The NHS app is an indication that the health service is ramping up its IT efforts. Health secretary Matt Hancock has been vocal in declaring that the state of online services, basic IT and clinical tools in health and care is far behind where it needs to be.
NHSX has been set up to deliver the open standards, secure identity and interoperability that Hancock sees as critical to the safe and successful use of technology. An early example is the NHS identity concept – a cloud-based solution to provide digital identity – which is likely to be used across various platforms to verify identification.
There are a number of bits of law which need to be clarified for hub-and-spoke in a multi-company environment
Pharmacy2U ruling
While some apps support online pharmacy operations, others take a ‘clicks and mortar’ approach. The decision in January by NHS Resolution to uphold an appeal against Pharmacy2U’s application for a dispensing contract for its new £10 million automated dispensing facility in Leicestershire seems to push the pendulum towards the ‘clicks and mortar’ approach. The regulations required the appeals committee to be satisfied that essential services would be provided on an uninterrupted basis, in a safe and effective way, across England, and without face-to-face contact.

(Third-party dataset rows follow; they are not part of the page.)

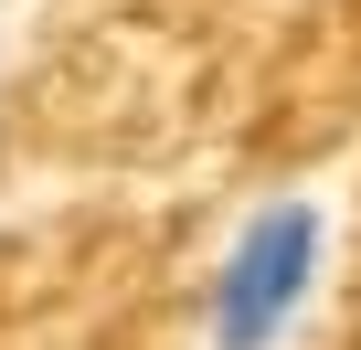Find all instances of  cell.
Listing matches in <instances>:
<instances>
[{"label": "cell", "instance_id": "1", "mask_svg": "<svg viewBox=\"0 0 361 350\" xmlns=\"http://www.w3.org/2000/svg\"><path fill=\"white\" fill-rule=\"evenodd\" d=\"M319 265H329V213H319V202H255L245 234H234L224 265H213L202 339H213V350H276V339L308 318Z\"/></svg>", "mask_w": 361, "mask_h": 350}]
</instances>
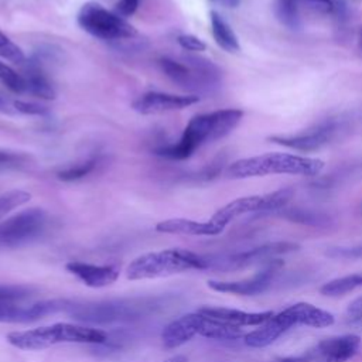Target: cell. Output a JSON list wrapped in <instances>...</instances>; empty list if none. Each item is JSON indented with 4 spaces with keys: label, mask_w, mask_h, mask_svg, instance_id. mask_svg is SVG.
Listing matches in <instances>:
<instances>
[{
    "label": "cell",
    "mask_w": 362,
    "mask_h": 362,
    "mask_svg": "<svg viewBox=\"0 0 362 362\" xmlns=\"http://www.w3.org/2000/svg\"><path fill=\"white\" fill-rule=\"evenodd\" d=\"M242 117L243 112L232 107L195 115L187 123L178 143L160 147L156 150V154L170 160H185L202 144L228 136L239 124Z\"/></svg>",
    "instance_id": "6da1fadb"
},
{
    "label": "cell",
    "mask_w": 362,
    "mask_h": 362,
    "mask_svg": "<svg viewBox=\"0 0 362 362\" xmlns=\"http://www.w3.org/2000/svg\"><path fill=\"white\" fill-rule=\"evenodd\" d=\"M334 256H341V257H362V246H358V247H341V249H335Z\"/></svg>",
    "instance_id": "f546056e"
},
{
    "label": "cell",
    "mask_w": 362,
    "mask_h": 362,
    "mask_svg": "<svg viewBox=\"0 0 362 362\" xmlns=\"http://www.w3.org/2000/svg\"><path fill=\"white\" fill-rule=\"evenodd\" d=\"M296 249H297V245H294V243H287V242L269 243V245H264L262 247H256V249H252L249 252L235 255L228 262L232 264V267H242V266L252 264V263H255L260 259L270 257V256L280 255V253H287V252H291V250H296Z\"/></svg>",
    "instance_id": "e0dca14e"
},
{
    "label": "cell",
    "mask_w": 362,
    "mask_h": 362,
    "mask_svg": "<svg viewBox=\"0 0 362 362\" xmlns=\"http://www.w3.org/2000/svg\"><path fill=\"white\" fill-rule=\"evenodd\" d=\"M65 304L64 300H48L24 307L16 301H0V322H31L65 308Z\"/></svg>",
    "instance_id": "7c38bea8"
},
{
    "label": "cell",
    "mask_w": 362,
    "mask_h": 362,
    "mask_svg": "<svg viewBox=\"0 0 362 362\" xmlns=\"http://www.w3.org/2000/svg\"><path fill=\"white\" fill-rule=\"evenodd\" d=\"M301 3L307 8L322 14H332L338 10V3L335 0H301L300 4Z\"/></svg>",
    "instance_id": "4316f807"
},
{
    "label": "cell",
    "mask_w": 362,
    "mask_h": 362,
    "mask_svg": "<svg viewBox=\"0 0 362 362\" xmlns=\"http://www.w3.org/2000/svg\"><path fill=\"white\" fill-rule=\"evenodd\" d=\"M334 315L310 303H296L279 314H273L259 329L245 335V344L250 348H264L294 325L324 328L334 324Z\"/></svg>",
    "instance_id": "277c9868"
},
{
    "label": "cell",
    "mask_w": 362,
    "mask_h": 362,
    "mask_svg": "<svg viewBox=\"0 0 362 362\" xmlns=\"http://www.w3.org/2000/svg\"><path fill=\"white\" fill-rule=\"evenodd\" d=\"M280 263L273 262L272 266L259 272L250 279L236 280V281H222V280H208V287L214 291L235 294V296H256L267 290L272 279L276 273V266Z\"/></svg>",
    "instance_id": "4fadbf2b"
},
{
    "label": "cell",
    "mask_w": 362,
    "mask_h": 362,
    "mask_svg": "<svg viewBox=\"0 0 362 362\" xmlns=\"http://www.w3.org/2000/svg\"><path fill=\"white\" fill-rule=\"evenodd\" d=\"M14 107L17 112L28 116H45L49 113V109L41 103L37 102H28V100H14Z\"/></svg>",
    "instance_id": "484cf974"
},
{
    "label": "cell",
    "mask_w": 362,
    "mask_h": 362,
    "mask_svg": "<svg viewBox=\"0 0 362 362\" xmlns=\"http://www.w3.org/2000/svg\"><path fill=\"white\" fill-rule=\"evenodd\" d=\"M0 57L18 65L25 62L24 51L1 31H0Z\"/></svg>",
    "instance_id": "cb8c5ba5"
},
{
    "label": "cell",
    "mask_w": 362,
    "mask_h": 362,
    "mask_svg": "<svg viewBox=\"0 0 362 362\" xmlns=\"http://www.w3.org/2000/svg\"><path fill=\"white\" fill-rule=\"evenodd\" d=\"M208 267V260L191 250L164 249L143 253L133 259L126 267V277L129 280H147Z\"/></svg>",
    "instance_id": "5b68a950"
},
{
    "label": "cell",
    "mask_w": 362,
    "mask_h": 362,
    "mask_svg": "<svg viewBox=\"0 0 362 362\" xmlns=\"http://www.w3.org/2000/svg\"><path fill=\"white\" fill-rule=\"evenodd\" d=\"M279 362H310L307 354L298 355V356H287V358H281L279 359Z\"/></svg>",
    "instance_id": "d6a6232c"
},
{
    "label": "cell",
    "mask_w": 362,
    "mask_h": 362,
    "mask_svg": "<svg viewBox=\"0 0 362 362\" xmlns=\"http://www.w3.org/2000/svg\"><path fill=\"white\" fill-rule=\"evenodd\" d=\"M24 79H25L27 90L31 95L41 99H47V100L55 99V89L37 61L28 62Z\"/></svg>",
    "instance_id": "ac0fdd59"
},
{
    "label": "cell",
    "mask_w": 362,
    "mask_h": 362,
    "mask_svg": "<svg viewBox=\"0 0 362 362\" xmlns=\"http://www.w3.org/2000/svg\"><path fill=\"white\" fill-rule=\"evenodd\" d=\"M348 315L352 320H362V297L352 301L348 307Z\"/></svg>",
    "instance_id": "4dcf8cb0"
},
{
    "label": "cell",
    "mask_w": 362,
    "mask_h": 362,
    "mask_svg": "<svg viewBox=\"0 0 362 362\" xmlns=\"http://www.w3.org/2000/svg\"><path fill=\"white\" fill-rule=\"evenodd\" d=\"M47 215L41 208H28L0 223V243L18 245L38 236L45 226Z\"/></svg>",
    "instance_id": "ba28073f"
},
{
    "label": "cell",
    "mask_w": 362,
    "mask_h": 362,
    "mask_svg": "<svg viewBox=\"0 0 362 362\" xmlns=\"http://www.w3.org/2000/svg\"><path fill=\"white\" fill-rule=\"evenodd\" d=\"M17 158H18V154H16L14 151L0 148V165L11 164V163H14Z\"/></svg>",
    "instance_id": "1f68e13d"
},
{
    "label": "cell",
    "mask_w": 362,
    "mask_h": 362,
    "mask_svg": "<svg viewBox=\"0 0 362 362\" xmlns=\"http://www.w3.org/2000/svg\"><path fill=\"white\" fill-rule=\"evenodd\" d=\"M96 164V160L95 158H89L86 161H82V163H78L75 165H71V167H66L64 170H61L58 173V178L61 181H76V180H81L83 178L85 175H88L93 167Z\"/></svg>",
    "instance_id": "d4e9b609"
},
{
    "label": "cell",
    "mask_w": 362,
    "mask_h": 362,
    "mask_svg": "<svg viewBox=\"0 0 362 362\" xmlns=\"http://www.w3.org/2000/svg\"><path fill=\"white\" fill-rule=\"evenodd\" d=\"M197 321L198 313H189L171 321L161 334L163 345L167 349H174L191 341L195 335H198Z\"/></svg>",
    "instance_id": "2e32d148"
},
{
    "label": "cell",
    "mask_w": 362,
    "mask_h": 362,
    "mask_svg": "<svg viewBox=\"0 0 362 362\" xmlns=\"http://www.w3.org/2000/svg\"><path fill=\"white\" fill-rule=\"evenodd\" d=\"M337 132V123L334 120L322 122L311 129H307L304 132L296 133V134H276L270 136L269 140L280 144L283 147L297 150V151H314L329 143V140L334 137Z\"/></svg>",
    "instance_id": "9c48e42d"
},
{
    "label": "cell",
    "mask_w": 362,
    "mask_h": 362,
    "mask_svg": "<svg viewBox=\"0 0 362 362\" xmlns=\"http://www.w3.org/2000/svg\"><path fill=\"white\" fill-rule=\"evenodd\" d=\"M139 7V0H117L115 4V13L126 18L134 14Z\"/></svg>",
    "instance_id": "f1b7e54d"
},
{
    "label": "cell",
    "mask_w": 362,
    "mask_h": 362,
    "mask_svg": "<svg viewBox=\"0 0 362 362\" xmlns=\"http://www.w3.org/2000/svg\"><path fill=\"white\" fill-rule=\"evenodd\" d=\"M219 6H223V7H228V8H233V7H238L240 0H211Z\"/></svg>",
    "instance_id": "836d02e7"
},
{
    "label": "cell",
    "mask_w": 362,
    "mask_h": 362,
    "mask_svg": "<svg viewBox=\"0 0 362 362\" xmlns=\"http://www.w3.org/2000/svg\"><path fill=\"white\" fill-rule=\"evenodd\" d=\"M31 199V194L23 189H14L8 191L3 195H0V214L10 212L24 204H27Z\"/></svg>",
    "instance_id": "603a6c76"
},
{
    "label": "cell",
    "mask_w": 362,
    "mask_h": 362,
    "mask_svg": "<svg viewBox=\"0 0 362 362\" xmlns=\"http://www.w3.org/2000/svg\"><path fill=\"white\" fill-rule=\"evenodd\" d=\"M164 362H188V359L184 355H175V356H171L170 359H167Z\"/></svg>",
    "instance_id": "e575fe53"
},
{
    "label": "cell",
    "mask_w": 362,
    "mask_h": 362,
    "mask_svg": "<svg viewBox=\"0 0 362 362\" xmlns=\"http://www.w3.org/2000/svg\"><path fill=\"white\" fill-rule=\"evenodd\" d=\"M198 313L236 325V327H247V325H262L264 324L274 313L273 311H262V313H247L235 308L226 307H201Z\"/></svg>",
    "instance_id": "9a60e30c"
},
{
    "label": "cell",
    "mask_w": 362,
    "mask_h": 362,
    "mask_svg": "<svg viewBox=\"0 0 362 362\" xmlns=\"http://www.w3.org/2000/svg\"><path fill=\"white\" fill-rule=\"evenodd\" d=\"M0 112H3V113H4V112H8V110H7V103L4 102V99H3L1 96H0Z\"/></svg>",
    "instance_id": "d590c367"
},
{
    "label": "cell",
    "mask_w": 362,
    "mask_h": 362,
    "mask_svg": "<svg viewBox=\"0 0 362 362\" xmlns=\"http://www.w3.org/2000/svg\"><path fill=\"white\" fill-rule=\"evenodd\" d=\"M361 346V338L355 334L331 337L320 341L307 352L310 362H348Z\"/></svg>",
    "instance_id": "8fae6325"
},
{
    "label": "cell",
    "mask_w": 362,
    "mask_h": 362,
    "mask_svg": "<svg viewBox=\"0 0 362 362\" xmlns=\"http://www.w3.org/2000/svg\"><path fill=\"white\" fill-rule=\"evenodd\" d=\"M209 20L215 42L226 52H238L240 49L239 40L232 27L223 20V17L218 11L211 10Z\"/></svg>",
    "instance_id": "d6986e66"
},
{
    "label": "cell",
    "mask_w": 362,
    "mask_h": 362,
    "mask_svg": "<svg viewBox=\"0 0 362 362\" xmlns=\"http://www.w3.org/2000/svg\"><path fill=\"white\" fill-rule=\"evenodd\" d=\"M0 81L3 82V85H6L7 89H10L14 93L27 92L24 76L20 75L17 71H14L10 65L4 64L1 59H0Z\"/></svg>",
    "instance_id": "7402d4cb"
},
{
    "label": "cell",
    "mask_w": 362,
    "mask_h": 362,
    "mask_svg": "<svg viewBox=\"0 0 362 362\" xmlns=\"http://www.w3.org/2000/svg\"><path fill=\"white\" fill-rule=\"evenodd\" d=\"M301 0H273V13L276 18L290 30L300 27V8Z\"/></svg>",
    "instance_id": "ffe728a7"
},
{
    "label": "cell",
    "mask_w": 362,
    "mask_h": 362,
    "mask_svg": "<svg viewBox=\"0 0 362 362\" xmlns=\"http://www.w3.org/2000/svg\"><path fill=\"white\" fill-rule=\"evenodd\" d=\"M358 287H362V273H355L329 280L324 286H321L320 291L327 297H338L349 291H354Z\"/></svg>",
    "instance_id": "44dd1931"
},
{
    "label": "cell",
    "mask_w": 362,
    "mask_h": 362,
    "mask_svg": "<svg viewBox=\"0 0 362 362\" xmlns=\"http://www.w3.org/2000/svg\"><path fill=\"white\" fill-rule=\"evenodd\" d=\"M161 71L177 85L185 89H206L216 86L221 81V69L209 59L201 57H187L185 62L160 58Z\"/></svg>",
    "instance_id": "52a82bcc"
},
{
    "label": "cell",
    "mask_w": 362,
    "mask_h": 362,
    "mask_svg": "<svg viewBox=\"0 0 362 362\" xmlns=\"http://www.w3.org/2000/svg\"><path fill=\"white\" fill-rule=\"evenodd\" d=\"M322 168L324 161L320 158L290 153H264L233 161L226 170V177L232 180L264 177L270 174L313 177L320 174Z\"/></svg>",
    "instance_id": "7a4b0ae2"
},
{
    "label": "cell",
    "mask_w": 362,
    "mask_h": 362,
    "mask_svg": "<svg viewBox=\"0 0 362 362\" xmlns=\"http://www.w3.org/2000/svg\"><path fill=\"white\" fill-rule=\"evenodd\" d=\"M7 342L24 351H41L58 344H103L106 332L69 322H55L45 327L13 331L6 337Z\"/></svg>",
    "instance_id": "3957f363"
},
{
    "label": "cell",
    "mask_w": 362,
    "mask_h": 362,
    "mask_svg": "<svg viewBox=\"0 0 362 362\" xmlns=\"http://www.w3.org/2000/svg\"><path fill=\"white\" fill-rule=\"evenodd\" d=\"M76 20L83 31L100 40H130L137 35V30L126 18L95 1L85 3L79 8Z\"/></svg>",
    "instance_id": "8992f818"
},
{
    "label": "cell",
    "mask_w": 362,
    "mask_h": 362,
    "mask_svg": "<svg viewBox=\"0 0 362 362\" xmlns=\"http://www.w3.org/2000/svg\"><path fill=\"white\" fill-rule=\"evenodd\" d=\"M65 269L85 286L92 288L107 287L119 277V269L112 264H93L72 260L65 264Z\"/></svg>",
    "instance_id": "5bb4252c"
},
{
    "label": "cell",
    "mask_w": 362,
    "mask_h": 362,
    "mask_svg": "<svg viewBox=\"0 0 362 362\" xmlns=\"http://www.w3.org/2000/svg\"><path fill=\"white\" fill-rule=\"evenodd\" d=\"M177 42L180 44V47L182 49L191 51V52H199V51H204L206 48V44L201 38H198V37H195L192 34H181V35H178L177 37Z\"/></svg>",
    "instance_id": "83f0119b"
},
{
    "label": "cell",
    "mask_w": 362,
    "mask_h": 362,
    "mask_svg": "<svg viewBox=\"0 0 362 362\" xmlns=\"http://www.w3.org/2000/svg\"><path fill=\"white\" fill-rule=\"evenodd\" d=\"M198 102V95H175L168 92L150 90L134 99L132 107L140 115H158L173 110H182Z\"/></svg>",
    "instance_id": "30bf717a"
}]
</instances>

After a forensic examination of information submitted in the application and Pharmacy2U’s SOPs, the committee took the view that the procedures adopted by P2U were not likely to secure the safe and effective provision of a number of essential services. Critically, the committee was not satisfied that all essential services were likely to be secured without face-to-face contact.
The company has been spending heavily on recruiting new NHS patients and the new facility was expected to be able to dispense over 6 million items a month. Another application can be expected. In its initial response to the appeal decision a company spokesman said Pharmacy2U would “ensure all feedback is answered and changes are made to our application”.
The NHS app is an indication that the health service is ramping up its IT efforts
Cegedim launches Clinical Decision Support App
Cegedim UK has launched a new app that provides “access to up-to-date, unbiased and reliable medical information, for optimum clinical decision-making”. Users can access a full set of details about specific drugs, including indications, contraindications, side-effects, cautions of use and appropriate dosages. The app is free to download by iOS users.
As the pace of change in pharmacy continues to increase, becoming more efficient is crucial in freeing up pharmacists’ time to offer patient-facing clinical services. Technology solutions should enable pharmacies to work smarter to achieve cost savings and reduce waste, says Cegedim. And pharmacists need their experience with any technology to be straightforward, value-adding and with real-time outputs. “Pharmacies need automation and innovation, eliminating rekeying of data. They want assistance in moving towards a paperless dispensing environment, they need time-consuming admin tasks eliminated and they need action now – without causing disruption.”